D'ici là, j'aurai peut-être réussi à continuer mon stage. Dans l'optique d'un futur entretien qui pourrait m'ouvrir de grandes et belles portes en 2010. A condition que ma santé s'arrange et vite.


Fallait juste que ça sorte. Rien de plus.

8 commentaires:

Réverbères a dit…

Et tu as bien raison. La meilleure manière de gérer les choses difficiles est de commencer par en parler. Après, on voit…

Ça tombe bien mal pour ton stage, évidemment. Mais j'imagine que celui-ci pourra éventuellement se faire à un autre moment, ou se prolonger.

Avec toi et Nath, de toute façon !

Titof a dit…

salut cousin, et meilleurs voeux a vous, et surtout que cet ennui de santé s'ameliore au plus vite.
c'est vrai que ca tombe pas vraiment au bon moment, et meme, si ca avait pu ne pas tomber ...
enfin bon, bon courage et continu de te battre, ca a l'air de payer.
bisou a vous

bri27383 a dit…

Je lis ce que tu m'avais dit....C'est vrai qu'en parler permet de déposer une partie du paquet.
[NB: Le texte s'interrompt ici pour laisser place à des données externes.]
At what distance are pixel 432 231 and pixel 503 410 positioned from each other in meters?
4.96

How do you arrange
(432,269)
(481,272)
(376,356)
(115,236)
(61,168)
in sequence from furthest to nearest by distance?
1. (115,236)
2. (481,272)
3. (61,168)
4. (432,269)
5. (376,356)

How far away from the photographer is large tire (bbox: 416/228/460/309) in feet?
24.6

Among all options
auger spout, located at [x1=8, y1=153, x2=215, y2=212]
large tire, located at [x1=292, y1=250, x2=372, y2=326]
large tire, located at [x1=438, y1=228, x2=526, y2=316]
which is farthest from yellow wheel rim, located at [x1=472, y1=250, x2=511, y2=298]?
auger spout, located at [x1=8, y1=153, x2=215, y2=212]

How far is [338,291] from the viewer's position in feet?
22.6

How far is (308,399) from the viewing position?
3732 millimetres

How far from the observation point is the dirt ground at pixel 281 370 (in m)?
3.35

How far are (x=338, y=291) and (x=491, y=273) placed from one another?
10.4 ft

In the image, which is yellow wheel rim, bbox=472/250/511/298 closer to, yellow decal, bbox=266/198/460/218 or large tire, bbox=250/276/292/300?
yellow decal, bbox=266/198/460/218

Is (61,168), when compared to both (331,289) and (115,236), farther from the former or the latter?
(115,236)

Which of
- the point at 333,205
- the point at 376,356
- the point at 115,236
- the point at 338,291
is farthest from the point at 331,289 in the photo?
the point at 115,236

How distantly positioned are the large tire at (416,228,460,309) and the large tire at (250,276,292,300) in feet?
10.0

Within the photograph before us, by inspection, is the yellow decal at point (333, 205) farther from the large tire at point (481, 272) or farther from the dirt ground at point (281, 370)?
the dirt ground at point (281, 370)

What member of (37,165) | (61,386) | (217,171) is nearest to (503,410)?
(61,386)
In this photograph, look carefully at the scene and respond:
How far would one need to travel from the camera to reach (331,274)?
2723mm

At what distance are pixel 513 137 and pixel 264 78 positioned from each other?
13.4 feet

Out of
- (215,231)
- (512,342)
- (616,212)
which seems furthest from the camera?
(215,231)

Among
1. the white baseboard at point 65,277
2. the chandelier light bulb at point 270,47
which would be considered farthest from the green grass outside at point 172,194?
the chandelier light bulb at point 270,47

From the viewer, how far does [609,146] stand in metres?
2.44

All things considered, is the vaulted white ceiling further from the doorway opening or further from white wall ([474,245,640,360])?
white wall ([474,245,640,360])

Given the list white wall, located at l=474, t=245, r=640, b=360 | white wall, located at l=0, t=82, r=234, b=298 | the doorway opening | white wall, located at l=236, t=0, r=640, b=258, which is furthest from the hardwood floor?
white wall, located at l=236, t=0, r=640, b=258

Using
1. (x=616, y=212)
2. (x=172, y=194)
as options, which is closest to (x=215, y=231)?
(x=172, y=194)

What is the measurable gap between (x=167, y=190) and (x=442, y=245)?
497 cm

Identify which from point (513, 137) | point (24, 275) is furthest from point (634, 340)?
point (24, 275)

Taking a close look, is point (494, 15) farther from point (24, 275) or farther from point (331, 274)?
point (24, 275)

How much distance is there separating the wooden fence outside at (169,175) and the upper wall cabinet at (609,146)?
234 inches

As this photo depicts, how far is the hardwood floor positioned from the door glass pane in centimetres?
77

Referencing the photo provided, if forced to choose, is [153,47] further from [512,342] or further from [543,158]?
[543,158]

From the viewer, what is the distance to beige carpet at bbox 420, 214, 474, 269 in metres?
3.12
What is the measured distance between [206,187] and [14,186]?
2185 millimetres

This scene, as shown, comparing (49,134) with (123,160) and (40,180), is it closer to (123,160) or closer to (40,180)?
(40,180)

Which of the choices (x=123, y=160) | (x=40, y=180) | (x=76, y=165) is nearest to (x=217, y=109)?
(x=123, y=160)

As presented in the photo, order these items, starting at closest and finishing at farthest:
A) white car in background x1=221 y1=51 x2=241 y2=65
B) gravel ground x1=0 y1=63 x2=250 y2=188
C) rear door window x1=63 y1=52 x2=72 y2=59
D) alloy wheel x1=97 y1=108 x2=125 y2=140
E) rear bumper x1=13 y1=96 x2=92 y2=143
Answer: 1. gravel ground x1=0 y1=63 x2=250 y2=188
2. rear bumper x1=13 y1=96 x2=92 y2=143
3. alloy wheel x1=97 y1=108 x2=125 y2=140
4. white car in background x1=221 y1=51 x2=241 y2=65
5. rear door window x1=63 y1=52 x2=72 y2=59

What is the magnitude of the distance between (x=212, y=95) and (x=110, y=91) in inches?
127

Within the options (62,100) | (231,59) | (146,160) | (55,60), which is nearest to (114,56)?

Merci pour ta confiance ! Je pense bien à vous deux. Bisous

Anonyme a dit…

Pleins de Bisous à vous 2.

Isa.

Cath a dit…

Tu fais bien d'en parler, oui. J'imagine bien le souci que ça te fait, que ça vous fait à tous les deux.
Prends soin de toi, retape-toi vite, et je pense que tu pourras décaler ton stage, pour faire chaque chose en son temps.
Je pense bien à toi, à vous deux et vous envoie tous mes souhaits et bonnes ondes.
Amitié.
Bisous de nous tous.

franck a dit…

Merci à tous pour vos mots. Concernant les yeux, ça peut mettre 2 à 3 semaines pour se résorber mais il n'y a rien à faire.
Concernant mon stage, je l'ai décalé d'une semaine. Touchons du bois pour qu'il n'y ait pas d'imprévu car je suis pris par le temps. Car je risque de passer un entretien d'embauche prochainement et je dois impérativement avoir achevé le stage avant pour mettre toutes les chances de mon côté. Sinon tout part en vrille...

Cath a dit…

Je croise les doigts pour toi... et garde confiance, sans trop te mettre la pression !
Bisous.

Anonyme a dit…

De tout coeur avec toi, prends bien soin de santé avant tout...je reste optimiste et pense vraiment que tu trouveras une solution pour tout concilier.J'y veillerai personnellement !!